* **PETUNJUK PENGERJAAN**
**a)** Ringkaslah artikel tentang pelibatan militer dalam penanggulangan terorisme dalam dua kalimat.
**b)** Menurut artikel tentang pelibatan militer dalam penanggulangan terorisme, dalam operasi apa militer sudah terlibat mengatasi terorisme?

* **TEKS KUTIPAN**
··········

Imparsial: Pelibatan Militer dalam Penanggulangan Teroris Seharusnya Pilihan Terakhir

Noer ArdiansjahNoer Ardiansjah - Selasa, 30 Mei 2017
Imparsial: Pelibatan Militer dalam Penanggulangan Teroris Seharusnya Pilihan Terakhir
Pasukan TNI. (MP/Venan Fortunatus)

Direktur Imparsial, Al Araf mengatakan bahwa Presiden Jokowi tidak perlu lagi memasukkan peran TNI dalam RUU Terorisme karena hal tersebut sudah diatur dalam UU TNI.

"Pelibatan militer dalam mengatasi terorisme sesungguhnya sudah diatur secara tegas dalam pasal 7 ayat 2 dan ayat 3 UU TNI no 34/2004. Mengacu pada pasal itu sebenarnya presiden sudah memiliki otoritas dan landasan hukum yang jelas untuk dapat melibatkan militer dalam mengatasi terorisme sepanjang ada keputusan politik negara," kata Al Araf dalam keterangan tertulis, Selasa (30/5).

Al Araf juga mengatakan bahwa pelibatan militer dalam mengatasi terorisme bisa dilakukan tanpa harus diatur dalam revisi UU anti-terorisme.

"Dalam praktiknya selama ini pun, militer juga sudah terlibat dalam mengatasi terorisme sebagaimana terjadi dalam operasi perbantuan di Poso," katanya.

··········

* **BAHAN TERKUMPUL**
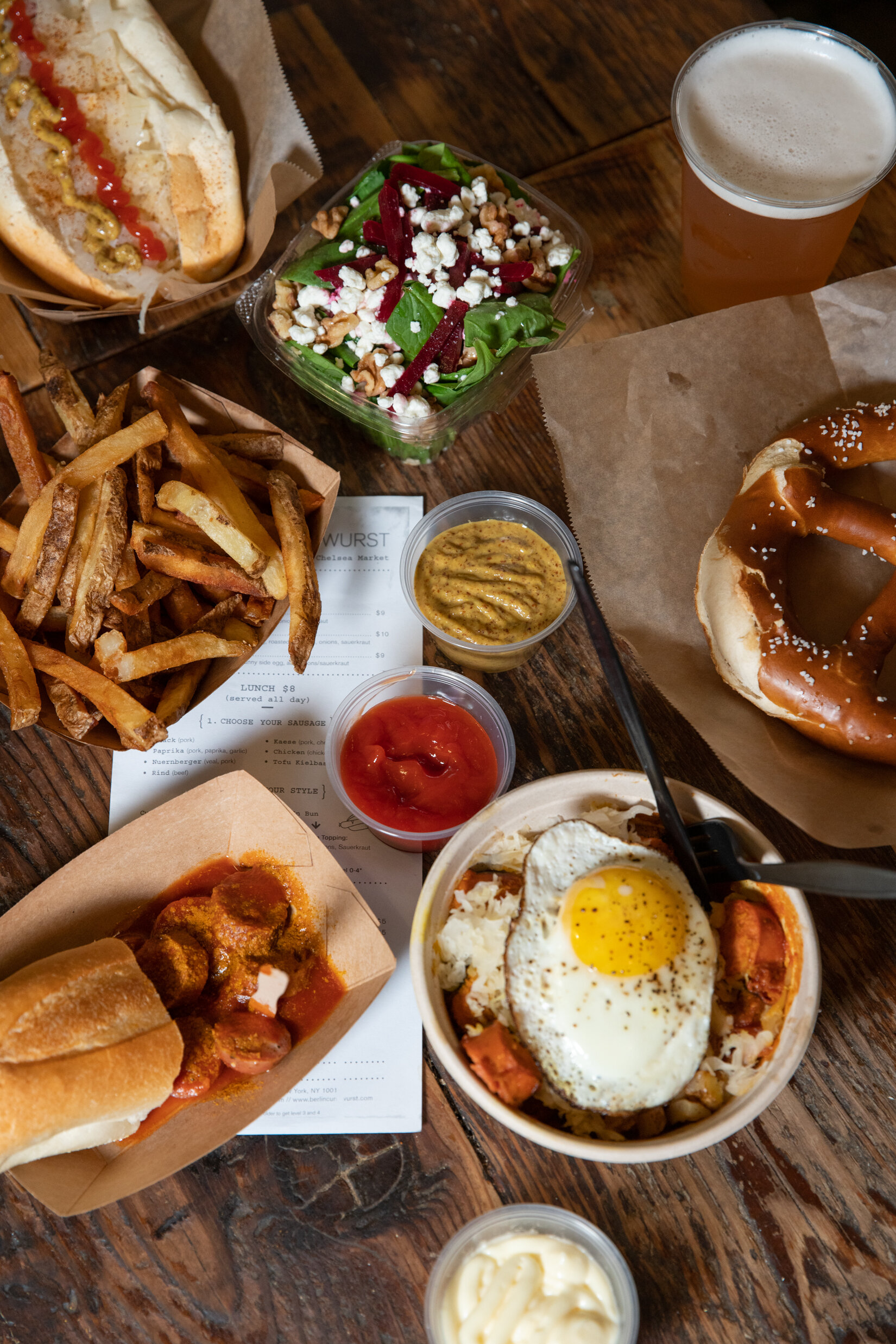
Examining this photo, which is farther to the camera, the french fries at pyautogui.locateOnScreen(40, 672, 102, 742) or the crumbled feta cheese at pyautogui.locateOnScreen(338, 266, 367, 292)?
the crumbled feta cheese at pyautogui.locateOnScreen(338, 266, 367, 292)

··········

* **JAWABAN TIAP SOAL**
**a)** Direktur Imparsial, Al Araf, mengatakan bahwa Presiden Jokowi tidak perlu lagi memasukkan peran TNI dalam RUU Terorisme karena pelibatan militer dalam mengatasi terorisme sudah diatur dalam pasal 7 ayat 2 dan ayat 3 UU TNI no 34/2004. Menurutnya, pelibatan itu bisa dilakukan tanpa diatur dalam revisi UU anti-terorisme, dan dalam praktiknya militer sudah terlibat, seperti dalam operasi perbantuan di Poso.

**b)** Dalam operasi perbantuan di Poso.